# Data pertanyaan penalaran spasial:
---
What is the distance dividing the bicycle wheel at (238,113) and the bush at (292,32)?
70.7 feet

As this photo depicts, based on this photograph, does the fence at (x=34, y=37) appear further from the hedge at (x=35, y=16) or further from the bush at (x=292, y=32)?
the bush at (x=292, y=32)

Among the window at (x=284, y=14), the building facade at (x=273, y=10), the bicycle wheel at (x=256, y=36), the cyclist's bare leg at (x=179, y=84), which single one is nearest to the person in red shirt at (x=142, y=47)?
---
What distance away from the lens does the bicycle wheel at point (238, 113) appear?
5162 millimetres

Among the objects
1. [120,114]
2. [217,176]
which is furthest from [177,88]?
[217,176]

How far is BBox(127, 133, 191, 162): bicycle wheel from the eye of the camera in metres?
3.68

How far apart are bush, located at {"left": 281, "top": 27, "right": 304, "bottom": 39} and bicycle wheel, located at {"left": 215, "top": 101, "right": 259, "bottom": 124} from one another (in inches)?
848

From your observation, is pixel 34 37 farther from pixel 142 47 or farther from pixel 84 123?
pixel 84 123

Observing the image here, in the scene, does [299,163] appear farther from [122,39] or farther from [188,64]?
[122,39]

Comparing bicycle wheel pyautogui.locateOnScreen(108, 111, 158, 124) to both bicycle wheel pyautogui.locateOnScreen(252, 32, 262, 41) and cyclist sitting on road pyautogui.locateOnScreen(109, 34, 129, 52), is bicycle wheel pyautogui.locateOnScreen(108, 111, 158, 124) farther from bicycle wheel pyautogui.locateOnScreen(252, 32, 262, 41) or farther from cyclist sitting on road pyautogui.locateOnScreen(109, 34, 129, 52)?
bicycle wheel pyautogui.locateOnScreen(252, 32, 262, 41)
---
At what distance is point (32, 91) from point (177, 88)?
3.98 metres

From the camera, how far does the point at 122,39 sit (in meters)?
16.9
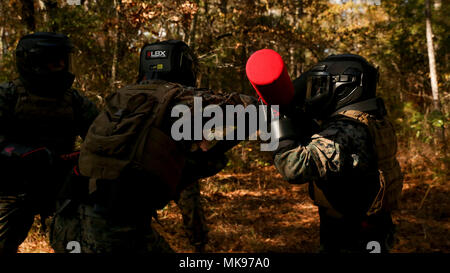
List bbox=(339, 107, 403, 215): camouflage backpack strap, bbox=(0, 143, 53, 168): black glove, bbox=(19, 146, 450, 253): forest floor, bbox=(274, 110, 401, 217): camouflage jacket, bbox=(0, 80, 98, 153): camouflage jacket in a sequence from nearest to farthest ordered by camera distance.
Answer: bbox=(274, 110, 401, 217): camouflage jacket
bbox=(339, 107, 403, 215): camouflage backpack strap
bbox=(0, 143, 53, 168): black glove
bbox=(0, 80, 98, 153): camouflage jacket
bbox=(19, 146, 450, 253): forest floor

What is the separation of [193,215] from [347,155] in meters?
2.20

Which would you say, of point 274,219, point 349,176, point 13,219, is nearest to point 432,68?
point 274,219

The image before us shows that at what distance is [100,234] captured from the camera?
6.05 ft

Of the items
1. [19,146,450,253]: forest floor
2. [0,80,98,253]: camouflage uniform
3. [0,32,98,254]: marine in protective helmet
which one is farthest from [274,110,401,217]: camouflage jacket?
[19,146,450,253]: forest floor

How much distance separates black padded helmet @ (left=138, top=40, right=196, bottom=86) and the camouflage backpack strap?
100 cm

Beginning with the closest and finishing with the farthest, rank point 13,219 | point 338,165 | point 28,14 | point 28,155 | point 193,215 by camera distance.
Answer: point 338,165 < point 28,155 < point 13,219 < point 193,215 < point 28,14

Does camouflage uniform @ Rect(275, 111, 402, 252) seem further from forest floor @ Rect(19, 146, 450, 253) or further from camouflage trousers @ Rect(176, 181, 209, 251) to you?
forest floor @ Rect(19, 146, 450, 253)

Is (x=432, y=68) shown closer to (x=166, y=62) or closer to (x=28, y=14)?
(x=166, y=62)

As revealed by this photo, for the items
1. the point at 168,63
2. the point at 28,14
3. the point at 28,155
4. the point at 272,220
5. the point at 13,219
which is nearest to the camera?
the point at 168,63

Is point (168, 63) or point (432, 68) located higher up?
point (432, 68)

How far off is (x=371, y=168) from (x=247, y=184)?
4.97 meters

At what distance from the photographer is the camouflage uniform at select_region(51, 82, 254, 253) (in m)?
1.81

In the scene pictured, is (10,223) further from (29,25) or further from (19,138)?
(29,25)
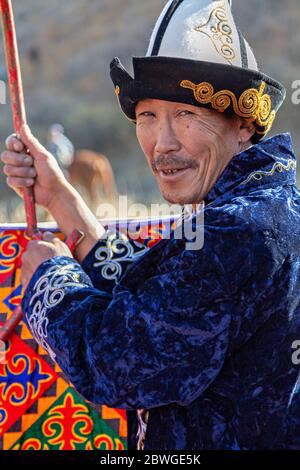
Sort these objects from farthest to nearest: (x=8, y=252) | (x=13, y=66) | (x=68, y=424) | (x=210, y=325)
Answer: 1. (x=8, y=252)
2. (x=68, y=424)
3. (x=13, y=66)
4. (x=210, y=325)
---
# INSTRUKSI KERJA:
Pilih setiap baris di atas yang memuat string "locateOnScreen", lalu salin baris itu apa adanya.

# JAWABAN LATIHAN:
Comparing bicycle wheel pyautogui.locateOnScreen(108, 111, 158, 124) to both bicycle wheel pyautogui.locateOnScreen(252, 32, 262, 41) and cyclist sitting on road pyautogui.locateOnScreen(109, 34, 129, 52), is bicycle wheel pyautogui.locateOnScreen(108, 111, 158, 124) farther from bicycle wheel pyautogui.locateOnScreen(252, 32, 262, 41) or farther from cyclist sitting on road pyautogui.locateOnScreen(109, 34, 129, 52)?
bicycle wheel pyautogui.locateOnScreen(252, 32, 262, 41)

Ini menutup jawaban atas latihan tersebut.